Enquanto o Brasil discute regras fiscais, os Estados Unidos aprovam um estímulo econômico de 1,9 trilhão de dólares – medidas semelhantes ocorrem em todo o mundo.

 

   Vivemos a crise do século, um momento atípico. É para suportar estas crises que o Estado existe. Para financiá-las que existe a dívida pública, o nunca regulamentado imposto sobre grandes fortunas, o empréstimo compulsório, o crédito extraordinário, todas ferramentas previstas na Constituição de 1988. Não precisamos e não podemos deformar a Constituição Cidadã em um momento de democracia enclausurada.

 

   Senhoras e Senhores Parlamentares, a sociedade brasileira clama pelo arquivamento da PEC 186/19, que o Brasil possa ter forças para enfrentar a crise e superá-la.

* * *

TAREFA PROPOSTA ::
Transcreva, do texto sobre a PEC 186/19, o trecho que começa em "Vivemos a crise" e termina em "de democracia enclausurada.".

DADOS EXTRAÍDOS ::
* * *

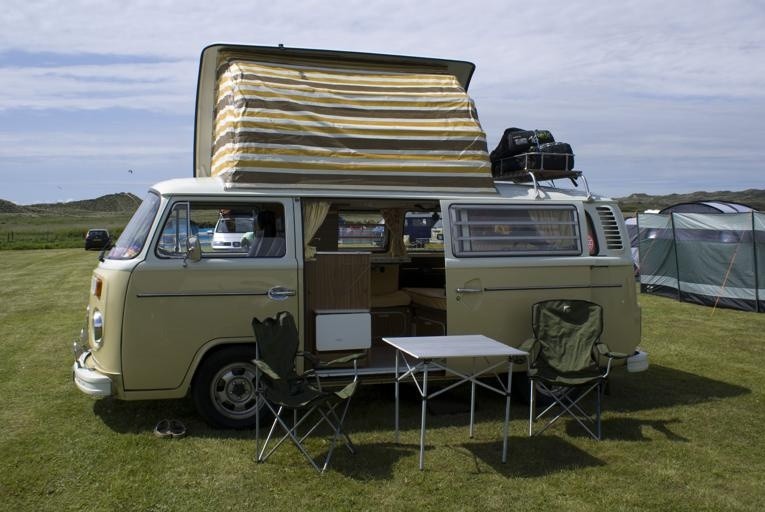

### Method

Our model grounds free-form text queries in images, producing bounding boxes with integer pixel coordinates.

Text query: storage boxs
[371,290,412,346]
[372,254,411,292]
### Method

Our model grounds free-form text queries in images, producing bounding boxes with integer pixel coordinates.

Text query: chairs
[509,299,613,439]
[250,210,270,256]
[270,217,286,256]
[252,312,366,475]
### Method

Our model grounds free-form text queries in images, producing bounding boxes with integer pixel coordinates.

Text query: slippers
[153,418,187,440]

* * *

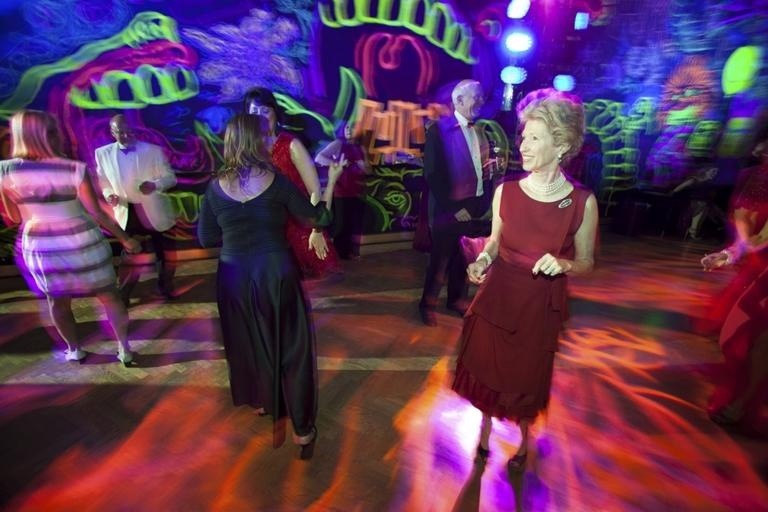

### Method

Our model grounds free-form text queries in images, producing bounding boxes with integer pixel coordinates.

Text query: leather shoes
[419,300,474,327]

* * *

RESPOSTA ::
Vivemos a crise do século, um momento atípico. É para suportar estas crises que o Estado existe. Para financiá-las que existe a dívida pública, o nunca regulamentado imposto sobre grandes fortunas, o empréstimo compulsório, o crédito extraordinário, todas ferramentas previstas na Constituição de 1988. Não precisamos e não podemos deformar a Constituição Cidadã em um momento de democracia enclausurada.